[Activity] What follows is a set of records. Repeat them word for word.

[Material provided]
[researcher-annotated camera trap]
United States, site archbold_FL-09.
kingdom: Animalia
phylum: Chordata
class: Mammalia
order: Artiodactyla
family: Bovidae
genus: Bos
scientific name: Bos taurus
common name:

[Response below]
[researcher-annotated camera trap]
United States, site archbold_FL-09.
kingdom: Animalia
phylum: Chordata
class: Mammalia
order: Artiodactyla
family: Bovidae
genus: Bos
scientific name: Bos taurus
common name:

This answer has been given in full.